The Muscular Dystrophy Association of Orange County is leading the fight to free individuals — and the families who love them — from the harm of muscular dystrophy, ALS and related muscle-debilitating diseases that take away physical strength, independence and life. We use our collective strength to help kids and adults live longer and grow stronger by finding research breakthroughs across diseases; caring for individuals from day one; and empowering families with services and support in hometowns across Orange County.

Background Statement

In June 1950, Paul Cohen, a prominent New York business leader living with muscular dystrophy, invited a group of individuals to meet in his Rye, New York, office. Each had a personal connection to muscular dystrophy, and the gathering focused on the urgent need to raise funds to advance research seeking treatments and cures for muscular dystrophy. The group — so vested in the fight against neuromuscular diseases — formed the organization that became the Muscular Dystrophy Association. That year, MDA’s first research grant for $1,500 was awarded to neuromuscular disease pioneer Ade. T. Milhorat, M.D. Today, MDA is more committed than ever to accelerating treatments and cures for muscle-debilitating diseases and helping kids and adults live longer and grow stronger. Through nationwide events in hometowns across America, the generosity of donors and corporate partners and our new Live Unlimitedmovement that rallies Americans to champion our important cause once again, we will create a world where families are free from the harm of these devastating diseases.

Impact Statement

Our Impact

Families are at the heart of MDA's mission. We wake up every morning to create more hope and answers for families living with muscular dystrophy and related diseases that take away physical strength and mobility. We do this by finding research breakthroughs across diseases, caring for kids and adults from day one and empowering families with services and support in hometowns across America.

MDA is using the money we raise to accomplish the following goals by 2020:

  • CURE: Double our research investment on drug development and clinical trials to bring more treatments and cures to families.

  • CARE: Provide care and support for 50,000 more families — a 50 percent increase over the number of families registered with MDA today.

  • CHAMPION: Fund 20,000 kids at MDA Summer Camp at no cost to families as we expand our offerings for young adults.

Here are the ways we’re helping achieve these goals so families can live longer and grow stronger:

Cure: Finding research breakthroughs across diseases to accelerate treatments and cures.

At MDA, we take a big-picture perspective across the full spectrum of neuromuscular diseases to uncover breakthroughs that accelerate treatments and cures. The power in our research approach is that we can often apply learnings from one disease to achieve progress in others to bring urgently needed answers to our families.

  • MDA is currently funding about 200 research projects in 12 countries.
  • In 2015, MDA awarded 84 research grants with a total funding commitment of more than $21.5 million.
  • Every day, MDA invests $75,000 in research to find breakthrough treatments and cures across diseases.
  • This year, dozens of clinical trials are in progress thanks in part to MDA’s long-term research investments.

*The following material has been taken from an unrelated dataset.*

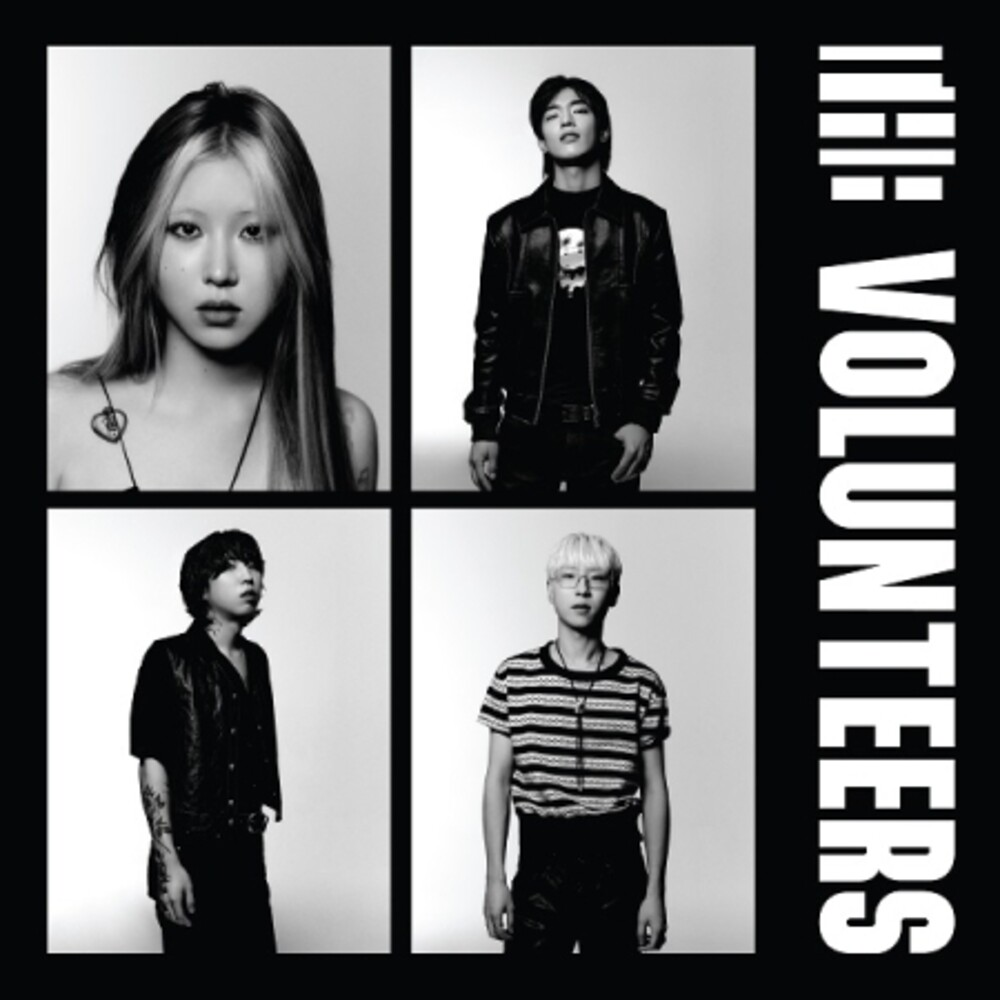 Volunteers - Volunteers (Stic) [With Booklet] (Asia)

Care: Caring for kids and adults from day one.

We know that early diagnosis, highly specialized care and access to promising clinical trials help ensure the best possible outcomes for individuals and families facing muscular dystrophy, ALS and related life-threatening diseases. That’s why MDA is here to provide care for kids and adults from day one. Our MDA Care Centers offer families best-in-class, comprehensive care from a wide variety of health care specialists at one location on the same day, while our trained information specialists and educational resources are available to offer guidance and support through every step of the journey.

  • MDA has more than 150 Care Centers across the United States and in Puerto Rico located at top hospitals and health care facilities.
  • There were nearly 50,000 visits to our MDA Care Centers in 2015.
  • MDA brings together nearly 450 neuromuscular disease clinicians and experts every other year at our annual Clinical Conference to drive the best outcomes and care for families today.

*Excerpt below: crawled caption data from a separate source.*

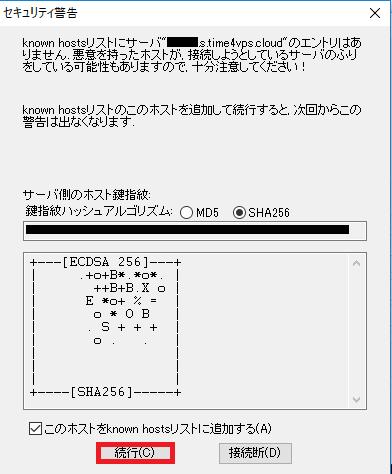 https://image.ysklog.net/4390-2.png
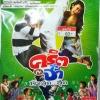 VCD หนังไทยคริตกะจ๋าบ้าสุดสุด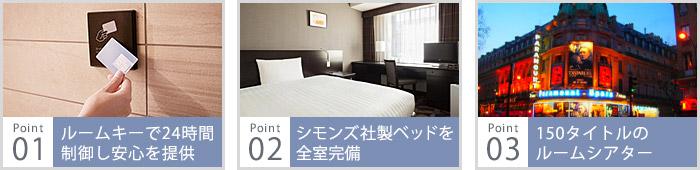 ルームキーで24時間制御し安心を提供、シモンズ社製ベッドを全室完備、150タイトルのルームシアター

Champion: Empowering families with services and support in hometowns across America.

MDA is here for our families in hometowns across America to empower the kids and adults we serve. From offering support groups and educational seminars that help caregivers, parents and individuals through their journey — to assisting families with durble medical equipment to maintain independence — to giving kids with muscular dystrophy the best week of the year at MDA Summer Camp, MDA is here to help families maintain and improve their health while actively pursuing education, passions, careers, dating, marriage and other goals associated with living independently.

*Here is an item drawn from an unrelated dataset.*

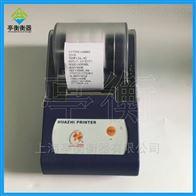 华志HZ-P系列天平数据打印机,0.1g电子秤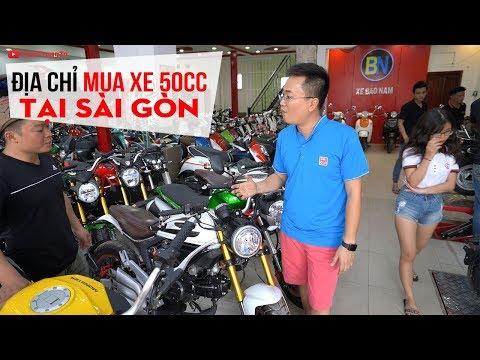 Giá xe Exciter 50cc, Sirius 50cc, Moto Mini và Địa chỉ mua xe tại Sài Gòn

  • More than 3,800 kids received the best week of the year at no charge to their families at MDA Summer Camp in 2015. MDA hosts nearly 75 summer camps across the country annually.
  • Every month, about 300,000 unique visitors come to mda.org to find the information and resources they need — that’s about 3.6 million people a year.
  • MDA provided more than 140 support groups, including 1,200 different sessions, in hometowns across America during 2015.

Needs Statement

MDA provides vital services to maintain the health and independence of persons affected by muscle disorders while MDA-supported researchers seek treatments or cures for those diseases.  The services we provide consists of diagnostic and follow up care at some 240 hospital-affiliated MDA clinics nationwide; physical, occupational, and respiratory therapy consultations; support group programs; assistance with the repair of wheelchairs, leg braces and communication devices; summer camps for over 4,000 children and much more.

CEO Statement

From MDA CEO, Steve Derks:

At MDA, we are beginning 2016 with families at the heart of our mission – literally. The heart in the middle of our refreshed logo symbolizes the kids and adults living with muscular dystrophy, ALS and related life-threatening diseases we fight for every day. We also begin the year with new offerings and enhancements to help the families we serve live longer and grow stronger.

This year, you will see a number of new and improved services to help provide better care and accelerate progress for our families:

  • This spring, we will introduce our first national MDA Family Resource Center that individuals can call to obtain one-on-one information and support from MDA specialists. From providing disease-specific information to assistance with finding local resources, we will be here to guide families through every step of their journey.
  • We will add to the more than $1 billion we’ve invested to date in research aimed at accelerating therapy development.
  • We will implement enhanced standards of care at all MDA Care Centers (formerly known as MDA Clinics), because early diagnosis, highly specialized care and access to promising clinical trials help ensure the best possible outcomes for families.
  • We are evaluating our offerings for teens and young adults and plan to improve and expand support for individuals transitioning into adulthood and living independently.
  • After surveying thousands of families, supporters and Americans, we have launched a revitalized MDA brand reflective of the needs and desires you have told us you want and expect from MDA.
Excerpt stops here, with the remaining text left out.